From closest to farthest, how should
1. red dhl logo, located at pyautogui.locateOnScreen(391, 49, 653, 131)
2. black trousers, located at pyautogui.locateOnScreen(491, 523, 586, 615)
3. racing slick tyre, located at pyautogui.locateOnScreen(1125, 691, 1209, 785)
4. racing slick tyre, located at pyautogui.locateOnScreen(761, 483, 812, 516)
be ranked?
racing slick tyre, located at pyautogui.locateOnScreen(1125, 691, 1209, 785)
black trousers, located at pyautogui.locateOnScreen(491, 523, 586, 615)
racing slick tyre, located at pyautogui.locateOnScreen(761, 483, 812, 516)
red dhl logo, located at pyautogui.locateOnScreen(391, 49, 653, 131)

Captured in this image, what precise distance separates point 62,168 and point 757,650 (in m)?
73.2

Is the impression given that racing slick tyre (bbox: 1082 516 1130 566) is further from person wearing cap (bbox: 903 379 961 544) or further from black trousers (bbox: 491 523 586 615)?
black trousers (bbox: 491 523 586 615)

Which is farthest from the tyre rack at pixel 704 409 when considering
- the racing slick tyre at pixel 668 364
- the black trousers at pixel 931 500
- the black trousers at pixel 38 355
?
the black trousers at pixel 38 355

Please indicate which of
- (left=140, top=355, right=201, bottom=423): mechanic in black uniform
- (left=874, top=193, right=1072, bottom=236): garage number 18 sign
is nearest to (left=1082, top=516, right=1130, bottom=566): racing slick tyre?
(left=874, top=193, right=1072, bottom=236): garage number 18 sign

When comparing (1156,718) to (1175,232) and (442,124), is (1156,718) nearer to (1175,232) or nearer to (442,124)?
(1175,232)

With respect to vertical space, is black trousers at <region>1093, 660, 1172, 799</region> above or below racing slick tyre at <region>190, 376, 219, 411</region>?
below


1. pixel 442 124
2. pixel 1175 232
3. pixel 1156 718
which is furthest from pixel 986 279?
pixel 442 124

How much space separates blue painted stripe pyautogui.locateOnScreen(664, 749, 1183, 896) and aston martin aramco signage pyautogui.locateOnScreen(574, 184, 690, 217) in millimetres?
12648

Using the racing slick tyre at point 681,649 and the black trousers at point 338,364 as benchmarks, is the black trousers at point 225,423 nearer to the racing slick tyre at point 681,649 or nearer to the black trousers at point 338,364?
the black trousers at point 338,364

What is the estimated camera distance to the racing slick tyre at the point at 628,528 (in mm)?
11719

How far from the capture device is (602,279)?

* Do this:
Quote the entire listing above verbatim, preserving every line and its order.

* Exercise answer:
From closest to farthest, how should
1. red dhl logo, located at pyautogui.locateOnScreen(391, 49, 653, 131)
2. black trousers, located at pyautogui.locateOnScreen(491, 523, 586, 615)
3. racing slick tyre, located at pyautogui.locateOnScreen(1125, 691, 1209, 785)
4. racing slick tyre, located at pyautogui.locateOnScreen(761, 483, 812, 516)
be ranked?
racing slick tyre, located at pyautogui.locateOnScreen(1125, 691, 1209, 785)
black trousers, located at pyautogui.locateOnScreen(491, 523, 586, 615)
racing slick tyre, located at pyautogui.locateOnScreen(761, 483, 812, 516)
red dhl logo, located at pyautogui.locateOnScreen(391, 49, 653, 131)

Captured in this image, what precise distance separates point 62,168 and point 757,650 (in m)?
73.2

Is the impression given that racing slick tyre (bbox: 1082 516 1130 566) is further from person wearing cap (bbox: 903 379 961 544) or further from black trousers (bbox: 491 523 586 615)?
black trousers (bbox: 491 523 586 615)

Which is farthest from the tyre rack at pixel 704 409 when considering
- the racing slick tyre at pixel 668 364
- the black trousers at pixel 931 500
- the black trousers at pixel 38 355
?
the black trousers at pixel 38 355

Please indicate which of
- (left=140, top=355, right=201, bottom=423): mechanic in black uniform
- (left=874, top=193, right=1072, bottom=236): garage number 18 sign
is nearest to (left=1082, top=516, right=1130, bottom=566): racing slick tyre?
(left=874, top=193, right=1072, bottom=236): garage number 18 sign

When comparing (1156,718) to (1175,232) and (442,124), is (1156,718) nearer to (1175,232) or nearer to (442,124)?
(1175,232)

With respect to vertical space, is black trousers at <region>1093, 660, 1172, 799</region> above or below racing slick tyre at <region>190, 376, 219, 411</region>?
below


1. pixel 442 124
2. pixel 1175 232
3. pixel 1156 718
which is furthest from pixel 986 279?
pixel 442 124

How much space separates blue painted stripe pyautogui.locateOnScreen(664, 749, 1183, 896) and aston martin aramco signage pyautogui.locateOnScreen(574, 184, 690, 217) in millimetres?
12648

Using the racing slick tyre at point 681,649 and the black trousers at point 338,364 as benchmarks, is the black trousers at point 225,423 nearer to the racing slick tyre at point 681,649 or nearer to the black trousers at point 338,364?
the black trousers at point 338,364

What is the estimated camera distance to the racing slick tyre at the point at 628,528 (in mm)?
11719

How far from the capture device is (602,279)?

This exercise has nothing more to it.